→ GIVEN INFORMATION:
◇ ◇ ◇ ◇ ◇ ◇ ◇
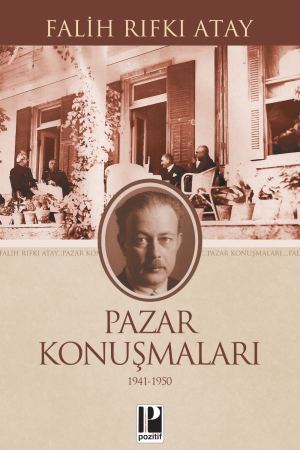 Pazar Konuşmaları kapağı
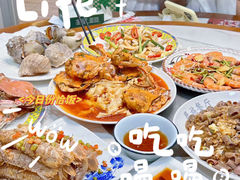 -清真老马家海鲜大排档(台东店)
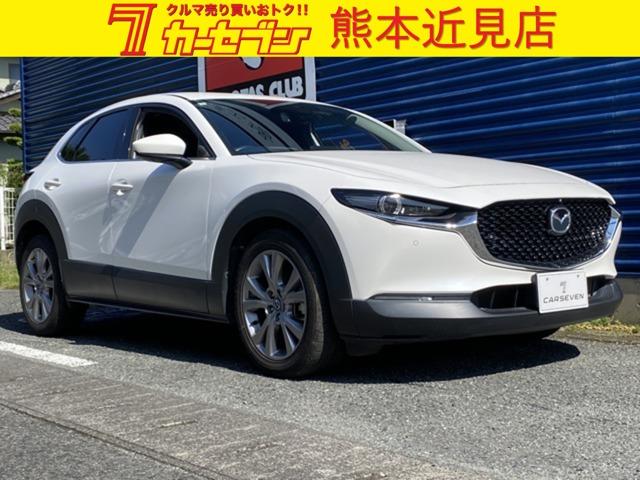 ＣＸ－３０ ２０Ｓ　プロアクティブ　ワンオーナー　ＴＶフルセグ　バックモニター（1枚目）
◇ ◇ ◇ ◇ ◇ ◇ ◇
→ YOUR TASK:
What the answer must hold: all the data above, given again exactly, without pictures.

→ RESULT OF THIS TASK:
 Pazar Konuşmaları kapağı
 -清真老马家海鲜大排档(台东店)
 ＣＸ－３０ ２０Ｓ　プロアクティブ　ワンオーナー　ＴＶフルセグ　バックモニター（1枚目）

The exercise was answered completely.